Your task:
In the notebook on the longest substring with at most k distinct characters, what result is expected for the input 'abcabcdefgghighij' with k=3?

Page excerpt:
----------

This notebook was prepared by Donne Martin. Source and license info is on GitHub.

Solution Notebook

Problem: Find the length of the longest substring with at most k distinct characters.

Constraints

  • Can we assume the inputs are valid?
    • No
  • Can we assume the strings are ASCII?
    • Yes
  • Is this case sensitive?
    • Yes
  • Is a substring a contiguous block of chars?
    • Yes
  • Do we expect an int as a result?
    • Yes
  • Can we assume this fits memory?
    • Yes

Test Cases

  • None -> TypeError
  • '', k = 3 -> 0
  • 'abcabcdefgghiij', k=3 -> 6
  • 'abcabcdefgghighij', k=3 -> 7

Algorithm

We'll use a chars_to_index_map dictionary: char (key) to index (val) map to maintain a sliding window.

The index (val) will keep track of the character index in the input string.

For each character in the string:

  • Add the char (key) and index (value) to the map
  • If the length of our map is greater than k, then we'll need to eliminate one item
    • Scan the map to find the lowest index and remove it
    • The new lowest index will therefore be incremented by 1
  • The max length will be the current index minus the lower index + 1

Complexity:

  • Time: O(n * k), where n is the number of chars, k is the length of the map due to the min() call
  • Space: O(n)

Code

In [1]:
class Solution(object):

    def longest_substr(self, string, k):
        if string is None:
            raise TypeError('string cannot be None')

----------

Dataset excerpt:
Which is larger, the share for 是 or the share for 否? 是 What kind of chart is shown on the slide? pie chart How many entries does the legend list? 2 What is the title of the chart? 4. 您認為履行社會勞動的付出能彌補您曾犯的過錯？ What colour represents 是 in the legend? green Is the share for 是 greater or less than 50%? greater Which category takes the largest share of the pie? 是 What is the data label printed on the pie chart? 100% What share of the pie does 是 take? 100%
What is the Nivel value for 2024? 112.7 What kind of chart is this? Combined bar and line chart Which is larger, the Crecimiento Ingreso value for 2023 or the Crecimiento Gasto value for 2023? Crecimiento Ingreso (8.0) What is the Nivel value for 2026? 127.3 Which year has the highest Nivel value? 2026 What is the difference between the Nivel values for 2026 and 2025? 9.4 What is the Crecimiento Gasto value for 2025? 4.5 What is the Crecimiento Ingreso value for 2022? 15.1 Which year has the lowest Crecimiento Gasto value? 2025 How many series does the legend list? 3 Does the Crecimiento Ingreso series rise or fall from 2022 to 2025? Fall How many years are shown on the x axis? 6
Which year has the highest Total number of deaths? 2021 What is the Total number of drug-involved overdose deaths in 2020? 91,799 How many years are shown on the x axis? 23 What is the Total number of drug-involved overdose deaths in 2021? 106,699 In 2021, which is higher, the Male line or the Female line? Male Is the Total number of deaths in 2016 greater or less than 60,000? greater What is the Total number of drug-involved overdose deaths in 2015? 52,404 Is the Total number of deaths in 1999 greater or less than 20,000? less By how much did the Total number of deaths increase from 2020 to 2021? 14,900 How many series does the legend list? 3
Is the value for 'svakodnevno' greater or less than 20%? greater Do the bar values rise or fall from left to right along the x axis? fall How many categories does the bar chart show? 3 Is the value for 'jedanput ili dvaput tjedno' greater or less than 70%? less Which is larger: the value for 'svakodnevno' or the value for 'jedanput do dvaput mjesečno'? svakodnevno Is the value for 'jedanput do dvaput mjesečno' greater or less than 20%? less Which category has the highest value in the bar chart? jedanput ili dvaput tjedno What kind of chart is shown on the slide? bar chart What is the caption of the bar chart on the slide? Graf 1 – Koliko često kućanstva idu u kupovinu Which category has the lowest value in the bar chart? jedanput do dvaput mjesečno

----------

Completed task:
7